(Stored records)
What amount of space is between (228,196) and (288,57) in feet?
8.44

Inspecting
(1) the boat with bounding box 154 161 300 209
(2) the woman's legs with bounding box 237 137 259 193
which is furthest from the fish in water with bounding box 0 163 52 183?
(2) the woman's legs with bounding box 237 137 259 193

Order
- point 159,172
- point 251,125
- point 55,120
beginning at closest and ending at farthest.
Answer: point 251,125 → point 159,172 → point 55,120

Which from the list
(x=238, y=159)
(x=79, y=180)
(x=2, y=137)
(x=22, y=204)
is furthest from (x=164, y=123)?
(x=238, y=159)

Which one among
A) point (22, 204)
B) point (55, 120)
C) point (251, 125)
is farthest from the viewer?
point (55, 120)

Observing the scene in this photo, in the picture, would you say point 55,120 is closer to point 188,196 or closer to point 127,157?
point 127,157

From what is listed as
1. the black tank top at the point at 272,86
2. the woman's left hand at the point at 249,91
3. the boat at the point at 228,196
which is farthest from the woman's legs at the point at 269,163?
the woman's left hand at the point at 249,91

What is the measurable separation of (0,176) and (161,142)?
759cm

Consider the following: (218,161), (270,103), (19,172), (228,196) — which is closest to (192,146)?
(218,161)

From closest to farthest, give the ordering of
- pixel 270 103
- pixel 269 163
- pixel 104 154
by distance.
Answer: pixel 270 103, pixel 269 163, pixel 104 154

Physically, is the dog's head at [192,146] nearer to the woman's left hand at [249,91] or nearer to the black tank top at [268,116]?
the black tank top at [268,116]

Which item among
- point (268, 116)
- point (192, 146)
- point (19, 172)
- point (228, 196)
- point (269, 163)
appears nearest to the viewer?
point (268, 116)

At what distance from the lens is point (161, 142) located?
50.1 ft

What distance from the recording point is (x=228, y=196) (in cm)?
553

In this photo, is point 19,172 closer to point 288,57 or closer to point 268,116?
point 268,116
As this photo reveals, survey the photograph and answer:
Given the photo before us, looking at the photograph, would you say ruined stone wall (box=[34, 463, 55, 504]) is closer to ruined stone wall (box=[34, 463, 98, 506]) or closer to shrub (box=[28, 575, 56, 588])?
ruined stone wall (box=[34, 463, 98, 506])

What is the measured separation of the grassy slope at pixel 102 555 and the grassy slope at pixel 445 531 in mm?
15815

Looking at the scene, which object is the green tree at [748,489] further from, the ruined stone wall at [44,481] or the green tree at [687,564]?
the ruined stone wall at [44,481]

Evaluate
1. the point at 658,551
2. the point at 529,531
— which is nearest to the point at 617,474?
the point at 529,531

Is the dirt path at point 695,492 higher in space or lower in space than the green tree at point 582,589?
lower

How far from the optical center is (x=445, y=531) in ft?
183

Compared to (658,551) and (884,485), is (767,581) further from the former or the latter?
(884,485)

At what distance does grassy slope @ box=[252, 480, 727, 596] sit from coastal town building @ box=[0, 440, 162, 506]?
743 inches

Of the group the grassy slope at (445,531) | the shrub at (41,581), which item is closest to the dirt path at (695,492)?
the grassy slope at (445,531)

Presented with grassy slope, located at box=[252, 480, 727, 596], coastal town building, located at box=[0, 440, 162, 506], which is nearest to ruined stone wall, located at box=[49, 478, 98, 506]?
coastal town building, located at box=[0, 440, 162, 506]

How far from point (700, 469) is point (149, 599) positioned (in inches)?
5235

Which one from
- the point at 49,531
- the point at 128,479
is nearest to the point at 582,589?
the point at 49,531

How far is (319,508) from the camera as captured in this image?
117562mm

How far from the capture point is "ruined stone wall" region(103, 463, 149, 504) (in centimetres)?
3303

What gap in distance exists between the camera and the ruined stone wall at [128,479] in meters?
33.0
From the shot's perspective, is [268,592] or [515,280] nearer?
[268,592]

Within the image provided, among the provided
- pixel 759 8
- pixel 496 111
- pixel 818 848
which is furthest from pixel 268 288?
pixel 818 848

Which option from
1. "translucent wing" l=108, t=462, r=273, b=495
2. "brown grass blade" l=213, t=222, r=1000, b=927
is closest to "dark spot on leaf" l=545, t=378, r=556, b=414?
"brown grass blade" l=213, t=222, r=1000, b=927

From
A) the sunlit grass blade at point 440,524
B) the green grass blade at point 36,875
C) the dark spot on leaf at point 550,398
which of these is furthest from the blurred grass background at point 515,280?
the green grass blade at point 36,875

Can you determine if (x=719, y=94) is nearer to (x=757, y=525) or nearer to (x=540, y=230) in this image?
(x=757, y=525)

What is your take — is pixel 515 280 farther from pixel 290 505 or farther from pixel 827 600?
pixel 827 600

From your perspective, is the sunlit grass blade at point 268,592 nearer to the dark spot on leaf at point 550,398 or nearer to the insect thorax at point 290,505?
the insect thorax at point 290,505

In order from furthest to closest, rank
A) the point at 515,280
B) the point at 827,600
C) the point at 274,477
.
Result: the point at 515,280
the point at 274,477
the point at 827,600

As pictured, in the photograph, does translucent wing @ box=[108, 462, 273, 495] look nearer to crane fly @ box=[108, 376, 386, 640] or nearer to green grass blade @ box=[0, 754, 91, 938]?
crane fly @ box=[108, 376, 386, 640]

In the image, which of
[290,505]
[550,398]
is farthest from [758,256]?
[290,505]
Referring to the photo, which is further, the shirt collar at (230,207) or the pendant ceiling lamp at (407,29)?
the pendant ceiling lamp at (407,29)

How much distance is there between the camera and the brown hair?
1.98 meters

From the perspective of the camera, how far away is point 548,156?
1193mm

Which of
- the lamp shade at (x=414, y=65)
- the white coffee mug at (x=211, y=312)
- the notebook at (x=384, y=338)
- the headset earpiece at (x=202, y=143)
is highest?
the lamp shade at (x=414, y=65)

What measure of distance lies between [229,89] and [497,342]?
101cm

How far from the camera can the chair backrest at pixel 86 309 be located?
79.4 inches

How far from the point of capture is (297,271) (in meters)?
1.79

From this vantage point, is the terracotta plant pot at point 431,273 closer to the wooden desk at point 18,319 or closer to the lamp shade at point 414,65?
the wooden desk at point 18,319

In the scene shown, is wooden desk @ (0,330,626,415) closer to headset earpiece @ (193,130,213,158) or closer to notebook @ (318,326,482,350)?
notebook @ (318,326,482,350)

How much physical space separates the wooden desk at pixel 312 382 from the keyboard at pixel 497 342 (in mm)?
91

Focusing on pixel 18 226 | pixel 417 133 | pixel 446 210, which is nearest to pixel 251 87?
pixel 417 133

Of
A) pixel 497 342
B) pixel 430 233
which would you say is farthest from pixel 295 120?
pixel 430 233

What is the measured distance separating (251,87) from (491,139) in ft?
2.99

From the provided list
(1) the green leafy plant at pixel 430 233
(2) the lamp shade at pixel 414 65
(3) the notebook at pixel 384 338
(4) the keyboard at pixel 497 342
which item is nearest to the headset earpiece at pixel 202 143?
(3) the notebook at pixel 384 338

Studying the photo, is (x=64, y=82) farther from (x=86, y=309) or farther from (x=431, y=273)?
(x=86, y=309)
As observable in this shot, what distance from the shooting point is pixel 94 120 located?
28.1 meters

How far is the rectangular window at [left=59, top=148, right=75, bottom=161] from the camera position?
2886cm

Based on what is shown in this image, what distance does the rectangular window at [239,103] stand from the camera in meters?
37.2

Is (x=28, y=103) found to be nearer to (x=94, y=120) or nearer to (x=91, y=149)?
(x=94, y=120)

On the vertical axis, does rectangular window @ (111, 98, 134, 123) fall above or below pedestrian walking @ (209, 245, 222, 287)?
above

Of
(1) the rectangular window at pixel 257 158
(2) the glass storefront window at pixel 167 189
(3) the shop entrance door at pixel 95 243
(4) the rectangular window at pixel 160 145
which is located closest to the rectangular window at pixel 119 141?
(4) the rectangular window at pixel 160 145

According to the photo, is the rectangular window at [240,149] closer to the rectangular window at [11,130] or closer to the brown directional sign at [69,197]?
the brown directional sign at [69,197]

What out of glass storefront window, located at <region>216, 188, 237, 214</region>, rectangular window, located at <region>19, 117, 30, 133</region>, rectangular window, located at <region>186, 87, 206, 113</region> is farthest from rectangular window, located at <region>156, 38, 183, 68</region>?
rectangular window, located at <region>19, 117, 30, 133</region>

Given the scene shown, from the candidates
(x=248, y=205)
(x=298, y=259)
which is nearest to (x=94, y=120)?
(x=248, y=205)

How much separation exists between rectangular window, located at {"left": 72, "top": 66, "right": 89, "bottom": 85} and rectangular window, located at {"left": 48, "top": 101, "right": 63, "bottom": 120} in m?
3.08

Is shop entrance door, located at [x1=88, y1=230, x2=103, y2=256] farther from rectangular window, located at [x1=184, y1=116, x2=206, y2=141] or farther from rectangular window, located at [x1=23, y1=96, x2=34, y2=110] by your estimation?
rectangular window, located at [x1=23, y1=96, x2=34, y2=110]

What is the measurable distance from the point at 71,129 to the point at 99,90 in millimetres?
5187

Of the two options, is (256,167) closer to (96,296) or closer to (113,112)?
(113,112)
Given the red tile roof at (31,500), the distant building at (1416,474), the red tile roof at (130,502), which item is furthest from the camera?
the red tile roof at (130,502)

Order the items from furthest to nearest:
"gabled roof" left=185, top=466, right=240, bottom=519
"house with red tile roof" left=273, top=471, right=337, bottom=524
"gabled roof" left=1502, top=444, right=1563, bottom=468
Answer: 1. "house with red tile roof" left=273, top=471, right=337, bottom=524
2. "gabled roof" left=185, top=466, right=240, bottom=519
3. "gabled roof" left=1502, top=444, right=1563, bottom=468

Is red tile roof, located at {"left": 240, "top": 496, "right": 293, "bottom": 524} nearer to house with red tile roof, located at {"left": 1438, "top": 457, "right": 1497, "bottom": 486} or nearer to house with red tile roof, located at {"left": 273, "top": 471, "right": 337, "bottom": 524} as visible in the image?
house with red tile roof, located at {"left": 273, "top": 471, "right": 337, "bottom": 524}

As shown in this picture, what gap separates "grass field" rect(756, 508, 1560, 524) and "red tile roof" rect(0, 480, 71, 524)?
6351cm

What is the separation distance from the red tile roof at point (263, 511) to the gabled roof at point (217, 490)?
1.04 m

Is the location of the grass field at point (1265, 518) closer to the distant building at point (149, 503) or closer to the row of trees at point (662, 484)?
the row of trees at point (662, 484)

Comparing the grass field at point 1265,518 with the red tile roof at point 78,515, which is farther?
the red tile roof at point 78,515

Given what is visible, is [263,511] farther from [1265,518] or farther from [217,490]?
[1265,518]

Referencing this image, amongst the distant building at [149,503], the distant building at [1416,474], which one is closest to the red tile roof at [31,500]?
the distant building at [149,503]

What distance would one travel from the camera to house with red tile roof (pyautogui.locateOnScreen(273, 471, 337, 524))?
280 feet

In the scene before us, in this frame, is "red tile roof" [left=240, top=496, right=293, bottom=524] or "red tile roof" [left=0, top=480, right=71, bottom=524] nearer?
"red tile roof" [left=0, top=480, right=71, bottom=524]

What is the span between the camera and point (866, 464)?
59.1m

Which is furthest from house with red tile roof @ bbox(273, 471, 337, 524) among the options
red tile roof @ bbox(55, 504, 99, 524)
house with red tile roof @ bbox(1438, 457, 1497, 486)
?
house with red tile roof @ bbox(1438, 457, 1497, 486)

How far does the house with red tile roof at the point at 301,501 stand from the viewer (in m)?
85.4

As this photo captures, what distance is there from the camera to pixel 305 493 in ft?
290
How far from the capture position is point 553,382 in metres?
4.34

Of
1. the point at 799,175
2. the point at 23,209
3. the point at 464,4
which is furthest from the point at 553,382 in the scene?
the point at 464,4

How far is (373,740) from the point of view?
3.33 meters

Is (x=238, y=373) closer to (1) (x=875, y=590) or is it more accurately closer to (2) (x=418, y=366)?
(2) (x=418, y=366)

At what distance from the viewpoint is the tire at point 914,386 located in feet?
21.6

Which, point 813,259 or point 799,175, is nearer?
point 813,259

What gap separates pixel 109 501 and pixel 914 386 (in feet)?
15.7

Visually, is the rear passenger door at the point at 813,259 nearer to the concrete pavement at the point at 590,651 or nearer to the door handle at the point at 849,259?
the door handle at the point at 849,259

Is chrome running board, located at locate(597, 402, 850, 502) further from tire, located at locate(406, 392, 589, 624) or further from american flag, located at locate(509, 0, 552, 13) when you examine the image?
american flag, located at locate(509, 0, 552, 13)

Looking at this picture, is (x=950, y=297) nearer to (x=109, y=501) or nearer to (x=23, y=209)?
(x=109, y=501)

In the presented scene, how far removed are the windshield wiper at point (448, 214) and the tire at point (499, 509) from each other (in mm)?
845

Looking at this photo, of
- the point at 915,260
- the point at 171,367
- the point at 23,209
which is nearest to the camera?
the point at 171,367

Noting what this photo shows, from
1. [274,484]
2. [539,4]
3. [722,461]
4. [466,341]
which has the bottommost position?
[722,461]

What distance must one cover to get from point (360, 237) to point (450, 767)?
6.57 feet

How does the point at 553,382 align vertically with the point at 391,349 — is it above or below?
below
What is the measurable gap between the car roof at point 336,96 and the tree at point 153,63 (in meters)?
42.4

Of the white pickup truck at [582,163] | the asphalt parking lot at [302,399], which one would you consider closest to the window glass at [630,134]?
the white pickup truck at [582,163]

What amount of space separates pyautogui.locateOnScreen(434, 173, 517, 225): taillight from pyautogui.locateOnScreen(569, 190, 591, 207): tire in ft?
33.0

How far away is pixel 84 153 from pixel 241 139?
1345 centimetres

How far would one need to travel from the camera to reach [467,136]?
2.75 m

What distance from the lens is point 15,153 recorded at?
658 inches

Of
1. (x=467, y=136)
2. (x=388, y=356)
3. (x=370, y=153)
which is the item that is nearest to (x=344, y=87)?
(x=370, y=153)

**Written request**
Return precisely the lines of the records, starting with the line that holds "Of the white" and ending with the last one.

**Result for this exercise**
Of the white pickup truck at [582,163] | the asphalt parking lot at [302,399], which one would you consider closest to the window glass at [630,134]?
the white pickup truck at [582,163]

What amount of space separates pyautogui.locateOnScreen(434, 173, 517, 225): taillight from pyautogui.locateOnScreen(569, 190, 591, 207): tire in ft?
33.0

How far away is pixel 84 153 from pixel 241 139?
1345 centimetres

How far would one need to travel from the camera to reach [467,136]?
2.75 m

What distance from the lens is point 15,153 recorded at?
658 inches

Of
1. (x=467, y=136)
2. (x=388, y=356)
3. (x=370, y=153)
which is the item that is nearest to (x=344, y=87)?
(x=370, y=153)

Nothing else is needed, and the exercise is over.